I am not kidding. They are in an all out war for your bottled water, T-shirt, souvenir, snack, sunscreen, phone charger, prescription and aspirin business. They are popping up like Subways shops in strip centers. Except, they are full sized stores ON THE STRIP in high dollar locations. And, there are a lot of them, like 10. And more are coming. Yipes! It is as though the Z-Pak has replaced the Rat Pack.

Wow, we have witnessed a lot of growth, a lot of change and a lot of of smiles on our faces in our 35 years of chasing neon.

Vegas has transformed and so has the way we view and use it. We frequently use it now as an access point, a portal, to the wonders of our American West. But, Vegas still excites us, still entertains us. I believe its current version may be the best one yet. It is still a very affordable entertainment destination that is in a constant flux of refinement, literally and figuratively. Those of you familiar with this site know that we really love our national parks and are in awe of the natural beauty of our country.

Our appreciation of Vegas may seem in contradiction to this passion; like enjoying the artificial over the genuine, the copy over the original. But, there is something to be truly appreciated about the constructed beauty of Vegas. Its product represents the cumulative talents of artists, architects, engineers, builders, financiers and dreamers. It is always interesting to see what money can buy and what money can accomplish. And no place seems to do it better than Las Vegas. So, whether you view Vegas as one of The Lost Cities of Gold or The City of Lost Gold, one thing is certain, there is no other place quite like it.

┄┄┄┄┄┄

WORK REQUIRED:
Answer these questions using the Las Vegas text.
(a) For how many years does the text say the writers have been chasing neon?
(b) What does the text say the writers now frequently use Vegas as?
(c) Whose cumulative talents does the text say the product of Vegas represents?

EXTRACTED DATA:
┄┄┄┄┄┄

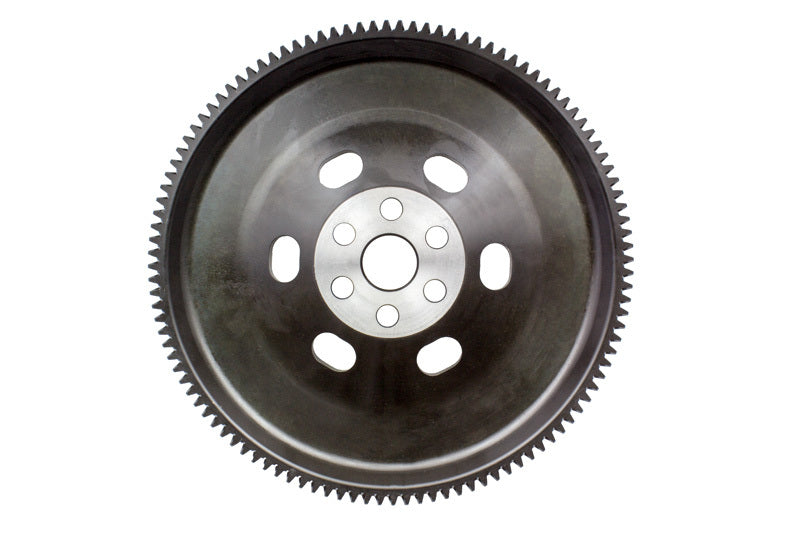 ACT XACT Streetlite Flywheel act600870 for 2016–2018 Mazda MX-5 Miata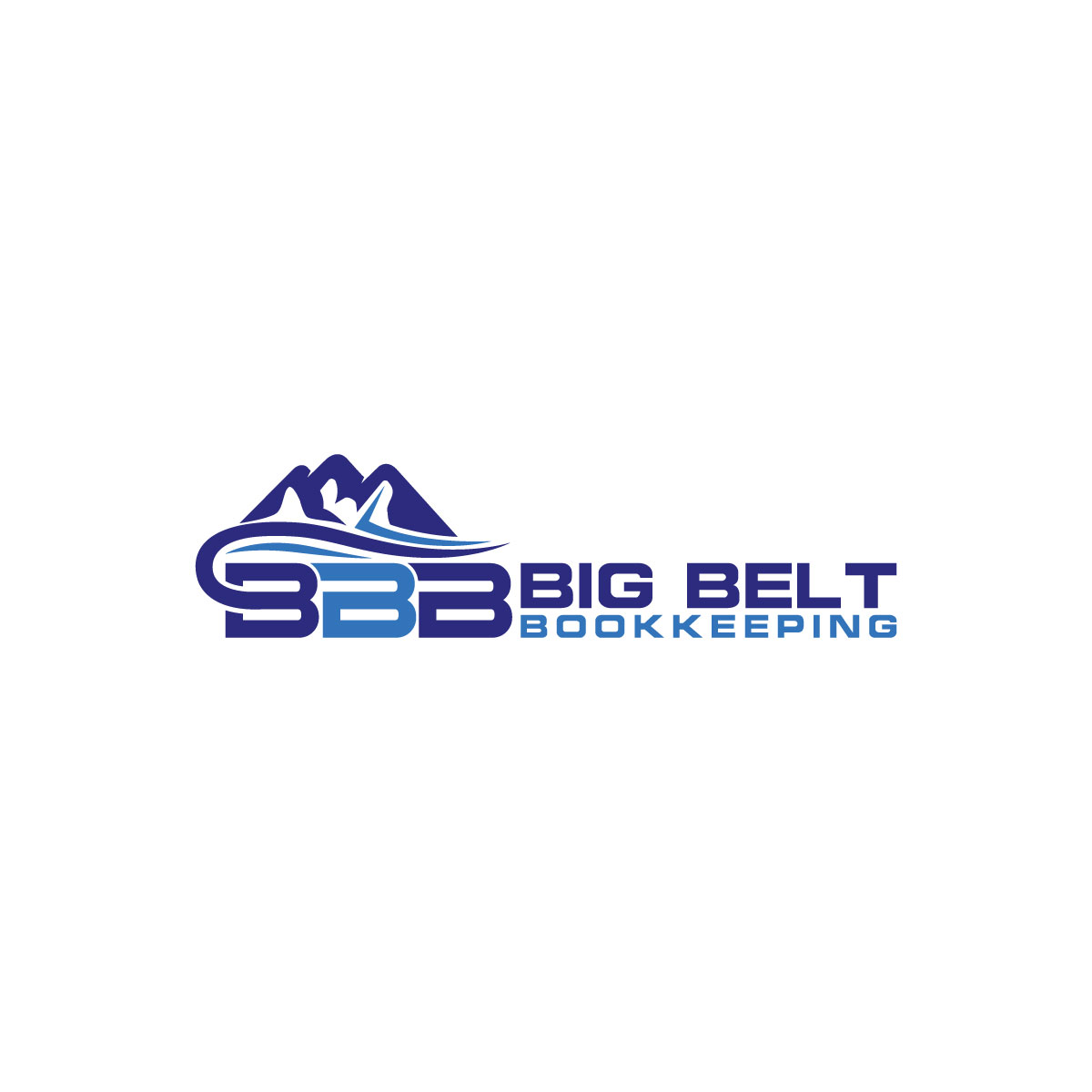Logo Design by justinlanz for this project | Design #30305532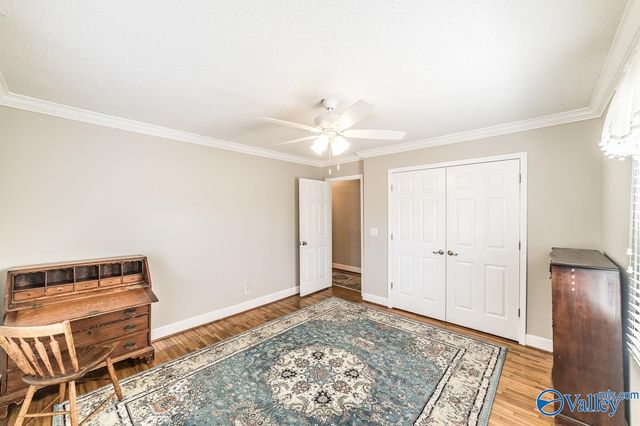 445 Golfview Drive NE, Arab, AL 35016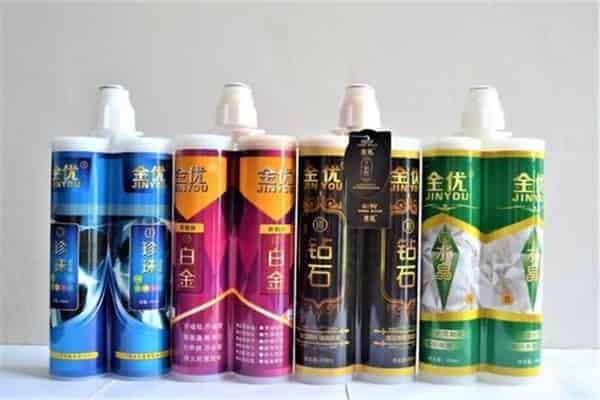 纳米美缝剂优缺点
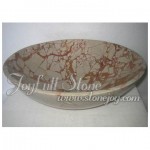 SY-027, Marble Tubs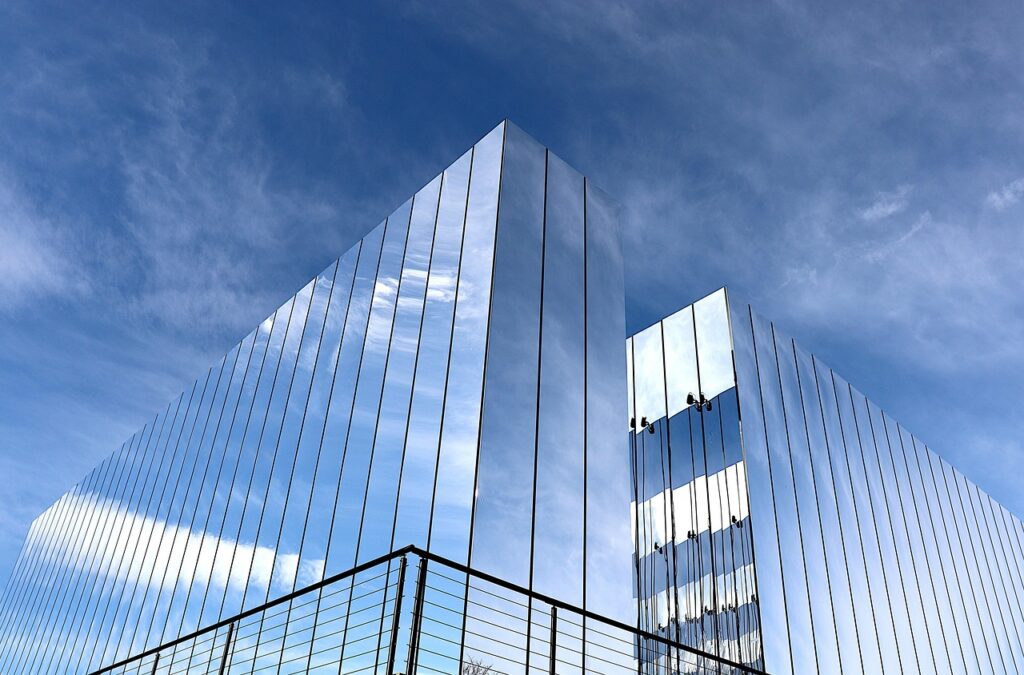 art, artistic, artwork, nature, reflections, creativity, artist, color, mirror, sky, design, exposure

┄┄┄┄┄┄

RESULT BELOW:
(a) 35 years.
(b) As an access point, a portal, to the wonders of the American West.
(c) Those of artists, architects, engineers, builders, financiers and dreamers.